(Dataset excerpts)
▼

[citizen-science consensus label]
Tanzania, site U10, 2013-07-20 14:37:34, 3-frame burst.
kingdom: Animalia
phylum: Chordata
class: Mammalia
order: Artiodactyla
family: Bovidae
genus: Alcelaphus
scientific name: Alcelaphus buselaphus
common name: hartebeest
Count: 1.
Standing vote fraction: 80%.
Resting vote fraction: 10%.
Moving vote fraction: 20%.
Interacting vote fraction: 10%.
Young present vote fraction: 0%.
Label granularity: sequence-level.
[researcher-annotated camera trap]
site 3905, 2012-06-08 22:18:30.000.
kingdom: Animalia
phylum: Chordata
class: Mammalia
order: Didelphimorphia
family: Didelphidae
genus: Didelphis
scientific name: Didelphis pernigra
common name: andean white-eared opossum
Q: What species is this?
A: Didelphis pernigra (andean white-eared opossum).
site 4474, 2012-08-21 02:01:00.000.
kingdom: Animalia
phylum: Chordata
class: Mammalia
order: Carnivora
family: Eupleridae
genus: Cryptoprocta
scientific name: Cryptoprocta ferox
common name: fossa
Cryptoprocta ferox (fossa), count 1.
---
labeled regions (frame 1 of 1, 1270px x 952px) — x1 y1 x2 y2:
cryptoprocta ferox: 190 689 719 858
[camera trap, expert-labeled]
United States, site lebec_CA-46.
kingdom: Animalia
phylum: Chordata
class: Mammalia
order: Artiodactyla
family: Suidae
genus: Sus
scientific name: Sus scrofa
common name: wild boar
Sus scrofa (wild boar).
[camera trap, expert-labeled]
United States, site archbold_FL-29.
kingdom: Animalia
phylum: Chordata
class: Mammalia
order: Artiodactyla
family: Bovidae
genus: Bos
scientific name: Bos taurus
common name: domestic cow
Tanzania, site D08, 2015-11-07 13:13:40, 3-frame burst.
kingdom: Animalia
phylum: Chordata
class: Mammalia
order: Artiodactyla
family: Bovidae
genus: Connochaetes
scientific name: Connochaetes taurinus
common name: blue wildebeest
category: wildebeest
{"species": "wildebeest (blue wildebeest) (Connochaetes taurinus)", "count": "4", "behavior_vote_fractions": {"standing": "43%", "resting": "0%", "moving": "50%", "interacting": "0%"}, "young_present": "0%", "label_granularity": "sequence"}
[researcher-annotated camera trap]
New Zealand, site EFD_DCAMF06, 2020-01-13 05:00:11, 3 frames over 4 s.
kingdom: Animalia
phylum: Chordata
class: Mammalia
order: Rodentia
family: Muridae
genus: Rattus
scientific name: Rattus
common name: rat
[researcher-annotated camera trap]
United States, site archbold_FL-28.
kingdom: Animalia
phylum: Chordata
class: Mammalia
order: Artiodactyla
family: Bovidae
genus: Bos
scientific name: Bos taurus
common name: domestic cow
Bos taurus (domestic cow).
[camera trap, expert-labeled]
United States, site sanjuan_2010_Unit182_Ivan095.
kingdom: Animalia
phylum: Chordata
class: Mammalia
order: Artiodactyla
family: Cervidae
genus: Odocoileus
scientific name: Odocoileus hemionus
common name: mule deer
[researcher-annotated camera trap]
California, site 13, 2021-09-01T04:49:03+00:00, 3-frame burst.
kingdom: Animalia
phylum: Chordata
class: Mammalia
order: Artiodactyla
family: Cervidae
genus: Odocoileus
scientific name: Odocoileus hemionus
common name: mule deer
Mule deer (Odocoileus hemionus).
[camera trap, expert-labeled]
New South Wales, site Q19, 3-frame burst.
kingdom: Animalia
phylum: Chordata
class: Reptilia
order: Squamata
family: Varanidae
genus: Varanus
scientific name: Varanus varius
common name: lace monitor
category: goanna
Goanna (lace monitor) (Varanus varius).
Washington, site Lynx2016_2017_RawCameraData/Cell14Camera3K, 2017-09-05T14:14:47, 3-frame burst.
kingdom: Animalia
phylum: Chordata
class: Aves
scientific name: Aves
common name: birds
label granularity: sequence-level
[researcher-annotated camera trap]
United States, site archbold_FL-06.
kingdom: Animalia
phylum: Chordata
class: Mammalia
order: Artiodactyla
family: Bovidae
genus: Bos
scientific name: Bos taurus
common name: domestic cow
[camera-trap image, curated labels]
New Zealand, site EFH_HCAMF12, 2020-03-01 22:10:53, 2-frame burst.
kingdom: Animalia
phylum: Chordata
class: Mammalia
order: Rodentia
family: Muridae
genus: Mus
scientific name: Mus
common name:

▲

The complete data above is to be written out again as it stands.

[citizen-science consensus label]
Tanzania, site U10, 2013-07-20 14:37:34, 3-frame burst.
kingdom: Animalia
phylum: Chordata
class: Mammalia
order: Artiodactyla
family: Bovidae
genus: Alcelaphus
scientific name: Alcelaphus buselaphus
common name: hartebeest
Count: 1.
Standing vote fraction: 80%.
Resting vote fraction: 10%.
Moving vote fraction: 20%.
Interacting vote fraction: 10%.
Young present vote fraction: 0%.
Label granularity: sequence-level.
[researcher-annotated camera trap]
site 3905, 2012-06-08 22:18:30.000.
kingdom: Animalia
phylum: Chordata
class: Mammalia
order: Didelphimorphia
family: Didelphidae
genus: Didelphis
scientific name: Didelphis pernigra
common name: andean white-eared opossum
Q: What species is this?
A: Didelphis pernigra (andean white-eared opossum).
site 4474, 2012-08-21 02:01:00.000.
kingdom: Animalia
phylum: Chordata
class: Mammalia
order: Carnivora
family: Eupleridae
genus: Cryptoprocta
scientific name: Cryptoprocta ferox
common name: fossa
Cryptoprocta ferox (fossa), count 1.
---
labeled regions (frame 1 of 1, 1270px x 952px) — x1 y1 x2 y2:
cryptoprocta ferox: 190 689 719 858
[camera trap, expert-labeled]
United States, site lebec_CA-46.
kingdom: Animalia
phylum: Chordata
class: Mammalia
order: Artiodactyla
family: Suidae
genus: Sus
scientific name: Sus scrofa
common name: wild boar
Sus scrofa (wild boar).
[camera trap, expert-labeled]
United States, site archbold_FL-29.
kingdom: Animalia
phylum: Chordata
class: Mammalia
order: Artiodactyla
family: Bovidae
genus: Bos
scientific name: Bos taurus
common name: domestic cow
Tanzania, site D08, 2015-11-07 13:13:40, 3-frame burst.
kingdom: Animalia
phylum: Chordata
class: Mammalia
order: Artiodactyla
family: Bovidae
genus: Connochaetes
scientific name: Connochaetes taurinus
common name: blue wildebeest
category: wildebeest
{"species": "wildebeest (blue wildebeest) (Connochaetes taurinus)", "count": "4", "behavior_vote_fractions": {"standing": "43%", "resting": "0%", "moving": "50%", "interacting": "0%"}, "young_present": "0%", "label_granularity": "sequence"}
[researcher-annotated camera trap]
New Zealand, site EFD_DCAMF06, 2020-01-13 05:00:11, 3 frames over 4 s.
kingdom: Animalia
phylum: Chordata
class: Mammalia
order: Rodentia
family: Muridae
genus: Rattus
scientific name: Rattus
common name: rat
[researcher-annotated camera trap]
United States, site archbold_FL-28.
kingdom: Animalia
phylum: Chordata
class: Mammalia
order: Artiodactyla
family: Bovidae
genus: Bos
scientific name: Bos taurus
common name: domestic cow
Bos taurus (domestic cow).
[camera trap, expert-labeled]
United States, site sanjuan_2010_Unit182_Ivan095.
kingdom: Animalia
phylum: Chordata
class: Mammalia
order: Artiodactyla
family: Cervidae
genus: Odocoileus
scientific name: Odocoileus hemionus
common name: mule deer
[researcher-annotated camera trap]
California, site 13, 2021-09-01T04:49:03+00:00, 3-frame burst.
kingdom: Animalia
phylum: Chordata
class: Mammalia
order: Artiodactyla
family: Cervidae
genus: Odocoileus
scientific name: Odocoileus hemionus
common name: mule deer
Mule deer (Odocoileus hemionus).
[camera trap, expert-labeled]
New South Wales, site Q19, 3-frame burst.
kingdom: Animalia
phylum: Chordata
class: Reptilia
order: Squamata
family: Varanidae
genus: Varanus
scientific name: Varanus varius
common name: lace monitor
category: goanna
Goanna (lace monitor) (Varanus varius).
Washington, site Lynx2016_2017_RawCameraData/Cell14Camera3K, 2017-09-05T14:14:47, 3-frame burst.
kingdom: Animalia
phylum: Chordata
class: Aves
scientific name: Aves
common name: birds
label granularity: sequence-level
[researcher-annotated camera trap]
United States, site archbold_FL-06.
kingdom: Animalia
phylum: Chordata
class: Mammalia
order: Artiodactyla
family: Bovidae
genus: Bos
scientific name: Bos taurus
common name: domestic cow
[camera-trap image, curated labels]
New Zealand, site EFH_HCAMF12, 2020-03-01 22:10:53, 2-frame burst.
kingdom: Animalia
phylum: Chordata
class: Mammalia
order: Rodentia
family: Muridae
genus: Mus
scientific name: Mus
common name:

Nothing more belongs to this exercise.